Well I'm glad to hear I wasn't talking bollox yet again.


----------



## Zoltarc (Jun 26, 2005)

Looks like it was dynoed in FWD too


----------



## canman (Jul 7, 2001)

No, they just hadn't bolted on the rear pods yet.............

Chuck, you're right on the TCF front, most people don't setup the TCF as it's just a best guess figure really unless someones properly measured the losses through the transmission.

There's an option to turn off the "flywheel" display, but they have an old version of software.

TweenieRob, it'll be interesting to see how it matches up. Different environment and all that, but just to see if the numbers are in the same ballpark, they certainly should be.


----------



## ybioul (Nov 23, 2007)

this is what i'be been thinking since the begining it had to have more HP than stated... to be better than 997 bi turbo with more weight....

I knew it... imaging as well that this car probably is still very new wo engine will bring on more power with time.....


----------



## tyndago (Oct 24, 2002)

The performance numbers should be a little better than the "guessed numbers".

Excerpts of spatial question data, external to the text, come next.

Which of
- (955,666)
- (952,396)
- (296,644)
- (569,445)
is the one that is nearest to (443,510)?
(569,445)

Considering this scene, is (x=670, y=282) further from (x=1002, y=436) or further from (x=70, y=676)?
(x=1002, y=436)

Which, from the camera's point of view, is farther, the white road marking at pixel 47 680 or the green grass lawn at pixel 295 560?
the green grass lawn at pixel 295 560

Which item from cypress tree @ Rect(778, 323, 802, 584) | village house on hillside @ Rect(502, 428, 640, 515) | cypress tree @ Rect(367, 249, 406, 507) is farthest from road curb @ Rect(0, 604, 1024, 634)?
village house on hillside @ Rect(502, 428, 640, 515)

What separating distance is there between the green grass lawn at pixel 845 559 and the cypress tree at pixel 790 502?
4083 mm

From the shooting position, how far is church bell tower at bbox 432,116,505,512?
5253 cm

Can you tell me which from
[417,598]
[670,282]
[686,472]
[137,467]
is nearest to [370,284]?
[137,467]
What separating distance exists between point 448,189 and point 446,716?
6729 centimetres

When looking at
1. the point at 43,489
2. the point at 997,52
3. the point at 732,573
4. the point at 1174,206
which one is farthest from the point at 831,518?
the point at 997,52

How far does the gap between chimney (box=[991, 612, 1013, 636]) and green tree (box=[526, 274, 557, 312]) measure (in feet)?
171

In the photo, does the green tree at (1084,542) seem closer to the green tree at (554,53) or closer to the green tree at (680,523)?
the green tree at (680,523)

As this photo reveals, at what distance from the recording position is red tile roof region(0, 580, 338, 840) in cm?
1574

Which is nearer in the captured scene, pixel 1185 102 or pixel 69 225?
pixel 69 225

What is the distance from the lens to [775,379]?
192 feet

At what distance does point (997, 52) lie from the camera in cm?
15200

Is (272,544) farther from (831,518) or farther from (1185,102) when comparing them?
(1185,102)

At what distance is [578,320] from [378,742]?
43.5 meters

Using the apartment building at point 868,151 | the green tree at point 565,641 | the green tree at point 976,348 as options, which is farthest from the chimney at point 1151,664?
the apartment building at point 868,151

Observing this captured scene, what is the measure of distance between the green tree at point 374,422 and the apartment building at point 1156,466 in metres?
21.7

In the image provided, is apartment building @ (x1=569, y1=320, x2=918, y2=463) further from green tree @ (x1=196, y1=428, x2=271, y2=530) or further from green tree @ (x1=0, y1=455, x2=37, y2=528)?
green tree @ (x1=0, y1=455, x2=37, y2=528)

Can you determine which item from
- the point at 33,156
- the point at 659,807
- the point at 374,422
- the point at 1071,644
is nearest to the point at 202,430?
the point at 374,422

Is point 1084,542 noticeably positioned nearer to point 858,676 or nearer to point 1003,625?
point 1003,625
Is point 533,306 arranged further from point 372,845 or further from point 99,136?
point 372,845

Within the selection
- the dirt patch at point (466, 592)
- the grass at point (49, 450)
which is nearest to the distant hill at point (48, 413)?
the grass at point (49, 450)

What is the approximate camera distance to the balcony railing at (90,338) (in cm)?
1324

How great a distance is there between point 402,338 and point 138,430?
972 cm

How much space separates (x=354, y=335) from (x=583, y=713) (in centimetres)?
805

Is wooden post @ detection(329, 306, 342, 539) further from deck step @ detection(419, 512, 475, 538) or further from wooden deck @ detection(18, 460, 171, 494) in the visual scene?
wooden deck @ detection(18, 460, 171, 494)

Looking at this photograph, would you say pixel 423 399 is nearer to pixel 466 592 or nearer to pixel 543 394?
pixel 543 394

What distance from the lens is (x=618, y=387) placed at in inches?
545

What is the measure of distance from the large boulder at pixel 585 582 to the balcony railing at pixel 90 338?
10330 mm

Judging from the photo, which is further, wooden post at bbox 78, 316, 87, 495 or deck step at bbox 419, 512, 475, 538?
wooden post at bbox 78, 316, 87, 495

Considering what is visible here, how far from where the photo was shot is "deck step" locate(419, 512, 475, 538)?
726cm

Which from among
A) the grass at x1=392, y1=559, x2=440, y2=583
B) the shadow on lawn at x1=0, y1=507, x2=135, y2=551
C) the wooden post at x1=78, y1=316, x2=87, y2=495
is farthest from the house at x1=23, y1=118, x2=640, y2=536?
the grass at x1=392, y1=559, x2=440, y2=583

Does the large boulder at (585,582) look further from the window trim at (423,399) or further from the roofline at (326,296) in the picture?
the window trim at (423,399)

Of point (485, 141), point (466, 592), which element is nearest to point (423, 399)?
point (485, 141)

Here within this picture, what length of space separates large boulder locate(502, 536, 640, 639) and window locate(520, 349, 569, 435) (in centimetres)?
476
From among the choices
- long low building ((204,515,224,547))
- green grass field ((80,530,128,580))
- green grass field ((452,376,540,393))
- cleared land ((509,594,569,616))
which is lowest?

If its 550 hp at the engine, and 4000 lbs (with driver) , then my calculators say -

Drag Racing Calculator

11.2 @ 121 . So probably in the 11.5 range would be realistic.


----------



## Andy Hornsby (Mar 22, 2003)

tweenierob said:


> Not that our dyno is by any means a benchmark, but we will have some dyno graphs in 3 weeks time all being well..
> 
> Rob


You trying to tell us something Rob?:chuckle:


----------



## monaroCountry (Dec 12, 2006)

> Add back about 15% or so for transmission loss Im guessing to get 550bhp at the crank?!?
> 
> Now thats a bit odd. In the Top Gear write up this month they seemed to intimate that the 911 Turbo kept up with a GTR at the top end. Does that mean Porsche are also telling fibs about the 911 Turbo's bhp?
> 
> Does seem strange that Nissan are underplaying the bhp by that much though. Surely it would be better saying 550bhp up front!!



As much as ive bagged the GTR in the past claiming false with its performance figures with only 480hp and 3800lbs. This higher power output than factory I can accept and congratulate Nissan on. 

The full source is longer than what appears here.